> **WHAT YOU ARE ASKED TO DO**:
Extend the chaplaincy reflection on holding hard and hopeful stories together, picking up right after its final sentence.

Multi-Faith and Belief Chaplaincy, For All Faiths and None

12th of June 2020

Today's reflection has been written by our Honorary Lay Chaplain, Annie Dimond.

This is a time of great polarity, in both our bodies and in our communities. In it, we are experiencing great scarcities and also great abundances of various kinds. We hear and live stories with pain, suffering and protest. And we also hear and live stories with rest, sacrifice, and love. Often these stories are woven together. If we want to live in reality, then it seems that we have to hold the truth of these stories at the same time. As such, we can't diminish the ugly in favour of the beauty, or vice versa. We can’t diminish peace achieved, in favour of strife, or vice versa. 

 

This is the hard work of this time, and it is both deeply unprecedented and completely precedented.  Soren Kierkegaard reminds us that: “Whatever the one generation may learn from the other, that which is genuinely human no generation learns from the foregoing...Thus no generation has learned from another to love, no generation begins at any other point than at the beginning, no generation has a shorter task assigned to it than had the previous generation.”

> **EXCERPTED RECORDS**:

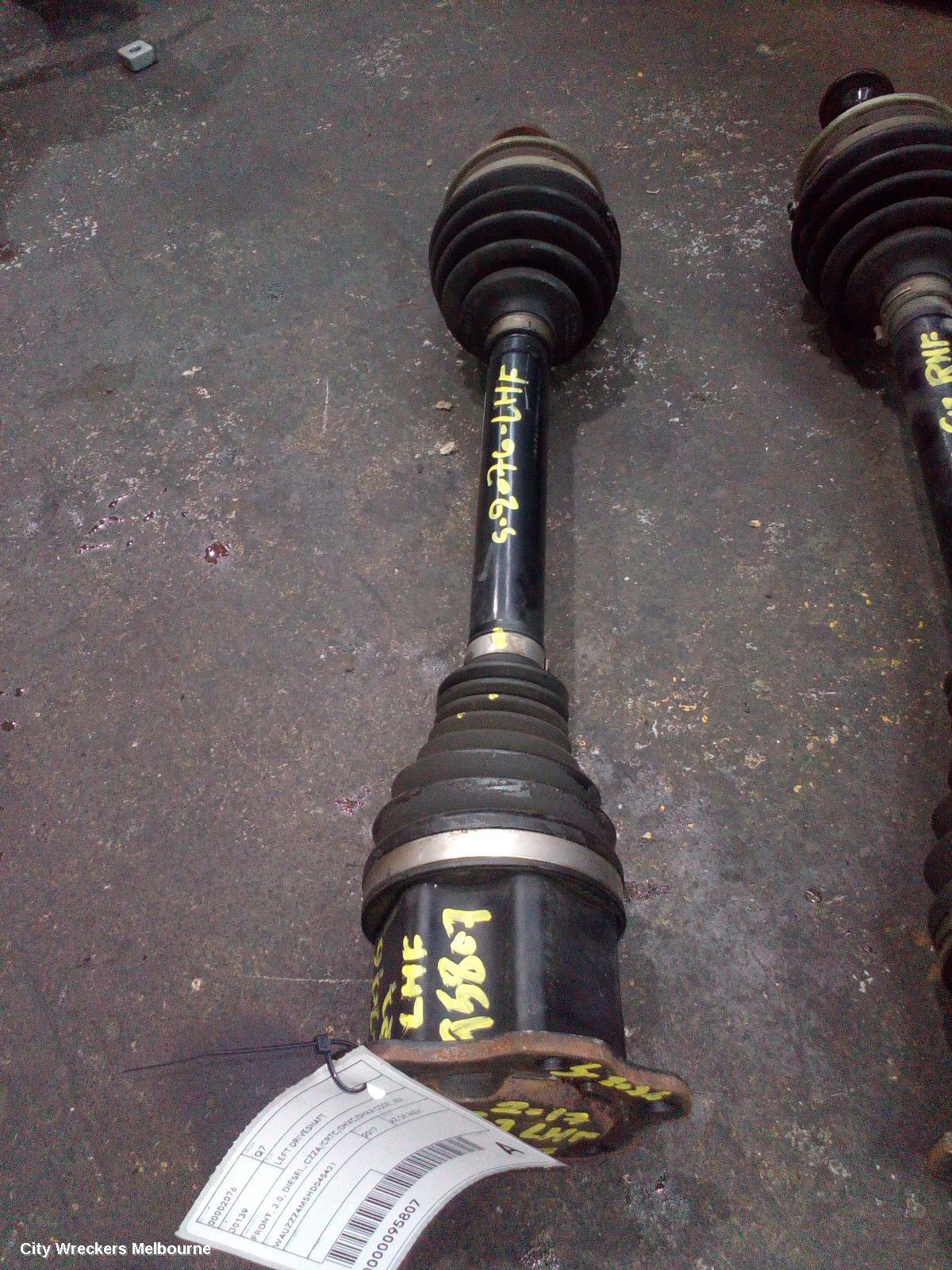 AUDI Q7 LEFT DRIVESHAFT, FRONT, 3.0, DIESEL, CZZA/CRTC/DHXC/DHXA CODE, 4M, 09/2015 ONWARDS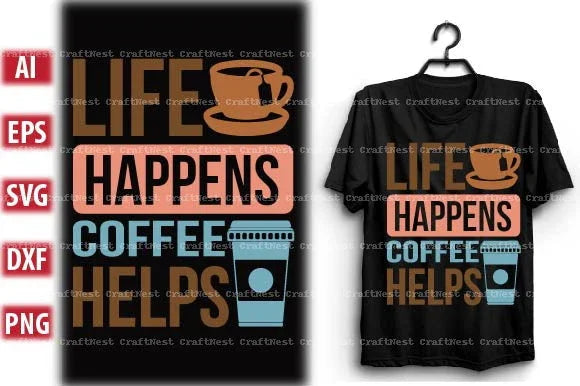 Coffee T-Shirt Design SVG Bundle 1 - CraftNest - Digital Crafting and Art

--

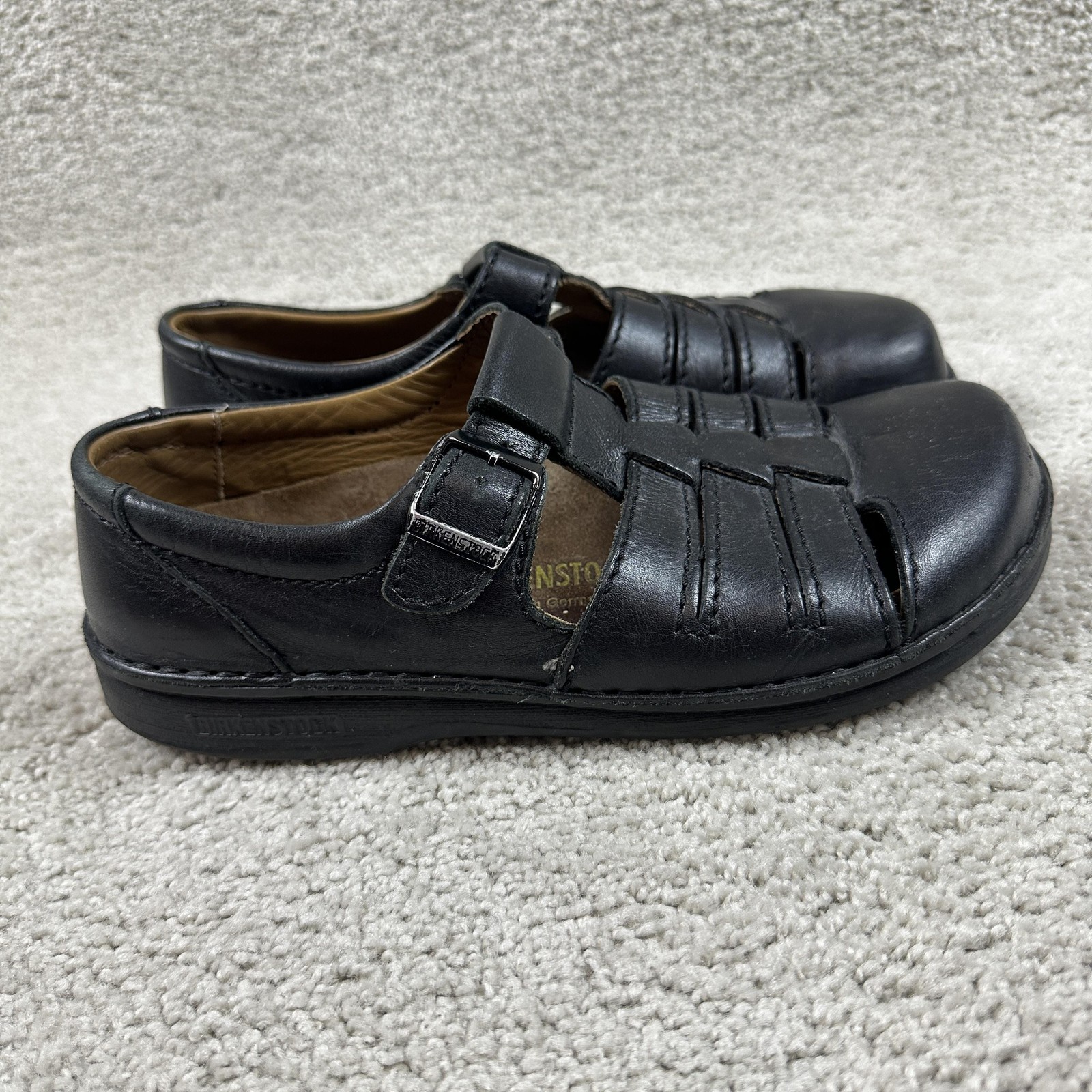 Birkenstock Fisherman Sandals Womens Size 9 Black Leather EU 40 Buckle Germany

> **ANSWER SECTION**:
Black and white photograph of Gerard Manley Hopkins

The work of love is hard and long and has seasons of immeasurable darkness and despair. Loving the world makes us vulnerable in this way—mourning when it mourns, celebrating when it celebrates. Love is responsive to reality. And reality doesn’t always look like what we want it to look like. But that’s why love isn’t the same as fantasy—it takes us back down to the ground, out of our ivory towers, out from behind locked doors, and out from our previous ways of relating—it takes us closer and expects more from us than we think we have to give. But it also promises us more than we are willing to hope for. And in this work, every generation has a task of its own.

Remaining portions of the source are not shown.